Chinese officials warn banks about reckless lending
Courtesy of Edward Harrison at Credit Writedowns
In late June, I posted two items China’s present growth story is built on malinvestment and Chinese stock market bubble inflating, on the building bubble in Chinese lending and asset markets. The crux of the posts was that China, in its efforts to reflate the economy to meet very high growth short-term targets and start a new domestic demand dynamic, was creating a credit bubble. Much of the lending mandated by Chinese authorities was finding its way into housing and shares, inflating those markets in an unsustainable way.
Chinese authorities are onto this and have decided to act. The Financial Times reports.
Chinese regulators on Monday ordered banks to ensure unprecedented volumes of new loans are channelled into the real economy and not diverted into equity or real estate markets where officials say fresh asset bubbles are forming.

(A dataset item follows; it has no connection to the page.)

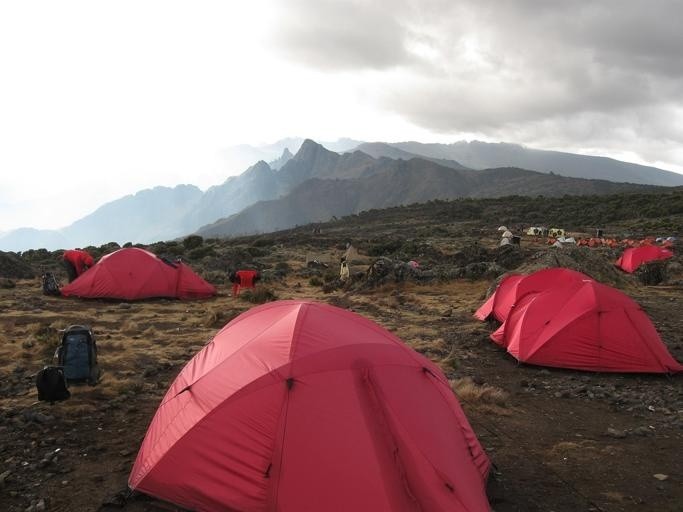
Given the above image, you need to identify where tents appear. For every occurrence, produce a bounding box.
[58,247,216,299]
[477,226,683,374]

The new policy requires banks to monitor how their loans are spent and comes amid warnings that banks ignored basic lending standards in the first half of this year as they rushed to extend Rmb7,370bn in new loans, more than twice the amount lent in the same period a year earlier.
Beijing’s concerns are echoed in other countries across the region, most notably South Korea, where the government says it is taking steps to cool a real estate bubble, and Vietnam, where the government has ordered state banks to cap new lending to head off inflation.
The situation in much of Asia is very different from most Western economies, where governments have flooded the financial system with liquidity to encourage unwilling banks to lend more.
In China, regulators are now concerned that too much money is being lent by the state-controlled banks and the country’s tentative economic rebound could come at the cost of a stable financial system…
The flood of new lending also has implications for the quality of bank loans and the country’s overall growth.
“China’s economic recovery is being constructed on the back of a savaged banking system,” said Derek Scissors, a research fellow at the Heritage Foundation in Washington. “Tens of billions – and perhaps hundreds of billions – of dollars of loans will not be repaid.”
He points out that in recent years total loan growth of around 15 per cent has supported gross domestic product growth of higher than 10 per cent but in the first half of this year total loan growth of around 33 per cent supported GDP expansion of only 7 per cent.
“China’s economic policies have shifted from being unsustainable over the very long term to being unsustainable for any more than one year,” Mr Scissors said.
These accounts are not intended to malign the Chinese in any way. After all, the US led the way in the last decade in regards to reckless lending and unsustainable growth. And the Chinese have much greater savings with which to cushion a fall i assets prices. What’s more, whether we like it or not, an authoritarian central government in China is better able to handle economic shocks simply through coercion.
But these accounts should cause you some concern if you are invested in China’s asset markets and think the uptrend there can last indefinitely. To be sure, we should take heart that Chinese authorities are looking to step in and reduce the excess liquidity. Nevertheless, it sounds a lot more like jawboning than true regulation of the excesses. In my view, animal spirits are too high for this to have much effect. Authorities will have to take more draconian action.
The real question is whether the Chinese can foster more domestic demand before any ill effects from the present malinvestment become manifest. If so, we should expect growth to continue with only a little hiccup. My worry is that we are seeing the makings of a bust which could have wide-reaching consequences for China and the global economy.